Goal 1:
Rewrite the portion of the post on Unicode code values starting at "DE> I don't" and ending at "to be encoded.", putting "sentences" in place of "statements".
Goal 2:
Find and copy each line of the listing that holds the string "varnished", matching case exactly.

Text segment:
====
Re[2]: Discrepancy in ch03.pdf?

From: Anton Tagunov (atagunov@online.ptt.ru)
Date: Thu Apr 11 2002 - 04:17:29 EDT


Hello, Doug!

I)

AT> http://www.unicode.org/unicode/uni2book/ch03.pdf
AT>
1.
AT> - A single abstract character may correspond to more then one code
AT> value -
      for example, U+00C5 ... LATIN CAPITAL LETTER A WITH RING and
      U+212B ... ANGSTROM SIGN
2.
AT> - Multiple code values may be required to represent a single abstract
AT> character.

DE> I don't see a discrepancy between these two statements, at least not one
DE> that the phrase "more than one code value sequence" would clarify.

Yes, _this_ is the fragement that looks confusing to me.

2. says that a single abstaract character may need more then one
   code value to be encoded.
   Okay, this is about surrogate pairs.

1. speaks about a single abstract character mapping to two
  _scalar values_

But then it should have said "A single abstract charcter may
correspond to more then one SEQUENCE of 1 to 2 code values!!

Imagine an abstract character corresponds to two scalar values
over 0xFFFF. Then it corresponds to two PAIRS OF CODE VALUES, not to
two CODE VALUES

Dough?

---

II)

AT> For example, a byte is the code unit in SJIS:... AT> ideographs require two code values

DE> I do think the text here is unclear about "code values" and "code DE> units."

Doug, I did not mean to go that far :-)

DE> <http://www.unicode.org/unicode/reports/tr17/> between "code point" and DE> "code unit."
====
Listed records:

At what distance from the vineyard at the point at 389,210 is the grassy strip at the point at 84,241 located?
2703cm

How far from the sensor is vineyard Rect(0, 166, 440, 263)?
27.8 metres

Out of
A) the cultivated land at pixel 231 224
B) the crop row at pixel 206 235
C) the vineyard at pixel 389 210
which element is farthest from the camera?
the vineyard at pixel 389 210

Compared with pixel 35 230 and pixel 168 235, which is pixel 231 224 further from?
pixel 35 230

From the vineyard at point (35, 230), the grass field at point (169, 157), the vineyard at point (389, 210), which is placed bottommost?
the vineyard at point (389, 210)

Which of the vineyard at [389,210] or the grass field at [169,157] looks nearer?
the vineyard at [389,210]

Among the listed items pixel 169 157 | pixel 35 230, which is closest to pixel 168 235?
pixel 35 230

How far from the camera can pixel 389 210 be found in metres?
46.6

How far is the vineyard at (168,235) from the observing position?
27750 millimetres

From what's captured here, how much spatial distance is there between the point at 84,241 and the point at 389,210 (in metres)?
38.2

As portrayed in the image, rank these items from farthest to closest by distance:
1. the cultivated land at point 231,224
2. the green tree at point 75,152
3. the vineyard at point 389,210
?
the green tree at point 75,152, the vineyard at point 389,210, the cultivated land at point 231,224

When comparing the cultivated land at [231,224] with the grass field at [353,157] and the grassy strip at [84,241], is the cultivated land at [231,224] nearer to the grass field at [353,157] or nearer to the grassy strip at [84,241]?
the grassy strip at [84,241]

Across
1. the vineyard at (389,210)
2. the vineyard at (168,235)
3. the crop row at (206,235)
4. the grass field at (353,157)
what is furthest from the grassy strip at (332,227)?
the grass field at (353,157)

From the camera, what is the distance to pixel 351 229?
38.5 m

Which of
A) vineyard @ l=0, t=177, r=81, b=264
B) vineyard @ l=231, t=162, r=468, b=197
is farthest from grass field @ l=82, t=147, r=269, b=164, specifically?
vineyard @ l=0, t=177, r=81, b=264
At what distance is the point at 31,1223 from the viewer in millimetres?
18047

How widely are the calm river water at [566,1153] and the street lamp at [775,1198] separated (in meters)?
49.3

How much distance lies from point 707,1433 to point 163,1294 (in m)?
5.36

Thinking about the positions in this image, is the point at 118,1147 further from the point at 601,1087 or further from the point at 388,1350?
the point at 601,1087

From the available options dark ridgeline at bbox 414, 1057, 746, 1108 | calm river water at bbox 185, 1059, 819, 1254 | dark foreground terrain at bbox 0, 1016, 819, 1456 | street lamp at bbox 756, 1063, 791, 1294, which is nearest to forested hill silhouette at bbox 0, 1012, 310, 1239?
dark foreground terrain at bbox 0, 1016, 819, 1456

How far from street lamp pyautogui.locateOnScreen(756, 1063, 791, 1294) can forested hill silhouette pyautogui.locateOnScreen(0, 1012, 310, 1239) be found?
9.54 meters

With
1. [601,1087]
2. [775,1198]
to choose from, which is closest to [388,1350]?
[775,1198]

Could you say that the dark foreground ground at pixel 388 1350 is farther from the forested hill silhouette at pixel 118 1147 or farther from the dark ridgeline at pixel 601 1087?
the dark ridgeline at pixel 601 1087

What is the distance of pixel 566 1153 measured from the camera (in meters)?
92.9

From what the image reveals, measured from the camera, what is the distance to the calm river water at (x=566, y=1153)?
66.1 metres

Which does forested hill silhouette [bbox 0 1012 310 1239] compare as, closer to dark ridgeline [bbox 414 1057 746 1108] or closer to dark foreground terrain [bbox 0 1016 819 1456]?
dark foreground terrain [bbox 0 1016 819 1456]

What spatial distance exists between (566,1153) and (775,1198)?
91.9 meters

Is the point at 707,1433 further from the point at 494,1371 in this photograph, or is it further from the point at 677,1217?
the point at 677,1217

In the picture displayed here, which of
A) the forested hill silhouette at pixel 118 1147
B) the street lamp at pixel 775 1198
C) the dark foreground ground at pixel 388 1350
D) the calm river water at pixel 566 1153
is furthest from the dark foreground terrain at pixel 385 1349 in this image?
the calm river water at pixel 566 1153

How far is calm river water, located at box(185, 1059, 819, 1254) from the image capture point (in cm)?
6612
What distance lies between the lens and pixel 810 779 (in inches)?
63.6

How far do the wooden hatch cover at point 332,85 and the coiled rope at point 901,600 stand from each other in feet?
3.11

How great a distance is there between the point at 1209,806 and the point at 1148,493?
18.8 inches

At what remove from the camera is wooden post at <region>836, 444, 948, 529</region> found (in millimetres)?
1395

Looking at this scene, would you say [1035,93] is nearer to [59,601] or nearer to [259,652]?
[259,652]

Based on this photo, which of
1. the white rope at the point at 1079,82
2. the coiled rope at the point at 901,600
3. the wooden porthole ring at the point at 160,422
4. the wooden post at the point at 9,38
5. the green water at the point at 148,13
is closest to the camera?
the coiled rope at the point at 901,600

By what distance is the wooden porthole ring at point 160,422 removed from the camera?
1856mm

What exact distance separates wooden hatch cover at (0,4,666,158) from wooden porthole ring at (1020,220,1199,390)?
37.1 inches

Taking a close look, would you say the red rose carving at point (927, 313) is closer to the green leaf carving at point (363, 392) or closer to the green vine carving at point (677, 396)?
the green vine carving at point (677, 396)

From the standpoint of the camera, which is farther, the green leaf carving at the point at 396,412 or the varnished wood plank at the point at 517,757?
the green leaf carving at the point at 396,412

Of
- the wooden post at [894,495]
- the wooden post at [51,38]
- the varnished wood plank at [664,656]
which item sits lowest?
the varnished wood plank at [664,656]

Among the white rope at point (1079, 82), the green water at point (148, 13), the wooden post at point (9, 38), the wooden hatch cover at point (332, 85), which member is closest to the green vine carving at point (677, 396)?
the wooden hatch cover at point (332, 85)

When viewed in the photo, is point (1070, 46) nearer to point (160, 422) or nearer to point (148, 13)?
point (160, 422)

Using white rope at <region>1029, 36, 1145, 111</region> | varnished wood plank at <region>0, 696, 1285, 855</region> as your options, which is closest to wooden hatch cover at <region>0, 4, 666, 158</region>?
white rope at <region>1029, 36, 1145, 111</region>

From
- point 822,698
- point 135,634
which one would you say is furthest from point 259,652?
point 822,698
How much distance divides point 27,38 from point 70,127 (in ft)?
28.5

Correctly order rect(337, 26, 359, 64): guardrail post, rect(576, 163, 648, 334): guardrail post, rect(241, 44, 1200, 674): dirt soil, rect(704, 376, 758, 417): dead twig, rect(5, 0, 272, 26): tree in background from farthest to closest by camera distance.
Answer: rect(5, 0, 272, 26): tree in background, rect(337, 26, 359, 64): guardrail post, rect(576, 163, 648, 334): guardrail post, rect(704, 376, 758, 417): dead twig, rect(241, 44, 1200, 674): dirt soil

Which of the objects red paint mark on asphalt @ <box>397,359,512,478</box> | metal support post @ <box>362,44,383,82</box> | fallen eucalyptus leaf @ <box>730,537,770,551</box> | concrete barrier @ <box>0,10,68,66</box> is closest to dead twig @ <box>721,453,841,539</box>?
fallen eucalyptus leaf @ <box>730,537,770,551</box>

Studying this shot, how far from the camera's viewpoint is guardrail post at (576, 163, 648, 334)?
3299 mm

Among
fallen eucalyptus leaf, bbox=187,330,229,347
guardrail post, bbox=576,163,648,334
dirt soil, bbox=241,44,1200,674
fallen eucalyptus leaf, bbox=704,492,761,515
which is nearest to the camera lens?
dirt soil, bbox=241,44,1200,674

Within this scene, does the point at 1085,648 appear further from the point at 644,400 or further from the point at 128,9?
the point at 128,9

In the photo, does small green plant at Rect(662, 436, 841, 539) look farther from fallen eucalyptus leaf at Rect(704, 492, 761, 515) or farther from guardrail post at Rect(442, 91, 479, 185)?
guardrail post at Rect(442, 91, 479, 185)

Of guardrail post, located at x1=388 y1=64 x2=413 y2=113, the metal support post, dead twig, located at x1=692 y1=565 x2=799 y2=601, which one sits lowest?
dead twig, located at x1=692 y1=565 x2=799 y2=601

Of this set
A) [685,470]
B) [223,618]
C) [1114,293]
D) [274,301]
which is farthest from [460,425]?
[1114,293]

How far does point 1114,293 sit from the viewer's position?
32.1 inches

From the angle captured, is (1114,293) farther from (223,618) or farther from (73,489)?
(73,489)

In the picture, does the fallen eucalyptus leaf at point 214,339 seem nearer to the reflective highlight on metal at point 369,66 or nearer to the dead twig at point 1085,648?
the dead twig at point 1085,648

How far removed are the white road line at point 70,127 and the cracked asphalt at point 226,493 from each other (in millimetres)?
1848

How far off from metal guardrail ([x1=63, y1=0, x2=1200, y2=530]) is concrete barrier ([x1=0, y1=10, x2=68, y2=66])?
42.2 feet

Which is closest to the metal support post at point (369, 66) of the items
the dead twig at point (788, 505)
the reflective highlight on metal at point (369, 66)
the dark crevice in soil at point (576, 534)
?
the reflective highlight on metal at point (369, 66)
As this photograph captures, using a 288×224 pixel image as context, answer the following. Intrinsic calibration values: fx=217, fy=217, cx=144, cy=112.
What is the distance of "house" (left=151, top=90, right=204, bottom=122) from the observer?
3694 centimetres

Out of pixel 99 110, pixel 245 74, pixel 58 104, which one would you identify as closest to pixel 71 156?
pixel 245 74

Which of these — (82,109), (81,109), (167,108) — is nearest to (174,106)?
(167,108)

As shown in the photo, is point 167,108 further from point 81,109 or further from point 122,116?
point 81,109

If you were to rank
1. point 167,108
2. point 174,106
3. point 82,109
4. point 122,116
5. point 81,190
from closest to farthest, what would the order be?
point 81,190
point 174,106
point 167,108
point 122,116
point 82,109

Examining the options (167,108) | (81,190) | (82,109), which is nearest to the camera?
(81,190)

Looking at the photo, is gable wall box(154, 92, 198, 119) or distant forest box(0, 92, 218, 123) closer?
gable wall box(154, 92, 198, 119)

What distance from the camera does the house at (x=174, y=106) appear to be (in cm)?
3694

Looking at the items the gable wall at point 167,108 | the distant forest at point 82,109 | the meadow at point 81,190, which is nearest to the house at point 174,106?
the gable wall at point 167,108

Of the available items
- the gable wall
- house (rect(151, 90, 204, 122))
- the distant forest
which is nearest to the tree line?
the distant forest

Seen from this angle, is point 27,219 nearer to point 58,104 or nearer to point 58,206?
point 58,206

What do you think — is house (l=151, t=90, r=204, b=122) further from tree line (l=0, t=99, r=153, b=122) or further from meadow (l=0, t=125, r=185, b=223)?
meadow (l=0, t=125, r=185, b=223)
====
Complete output 1:
DE> I don't see a discrepancy between these two sentences, at least not one
DE> that the phrase "more than one code value sequence" would clarify.

Yes, _this_ is the fragement that looks confusing to me.

2. says that a single abstaract character may need more then one
   code value to be encoded.

Complete output 2:
From the standpoint of the camera, which is farther, the green leaf carving at the point at 396,412 or the varnished wood plank at the point at 517,757?
- the varnished wood plank at [664,656]
the varnished wood plank at [664,656]
Using white rope at <region>1029, 36, 1145, 111</region> | varnished wood plank at <region>0, 696, 1285, 855</region> as your options, which is closest to wooden hatch cover at <region>0, 4, 666, 158</region>?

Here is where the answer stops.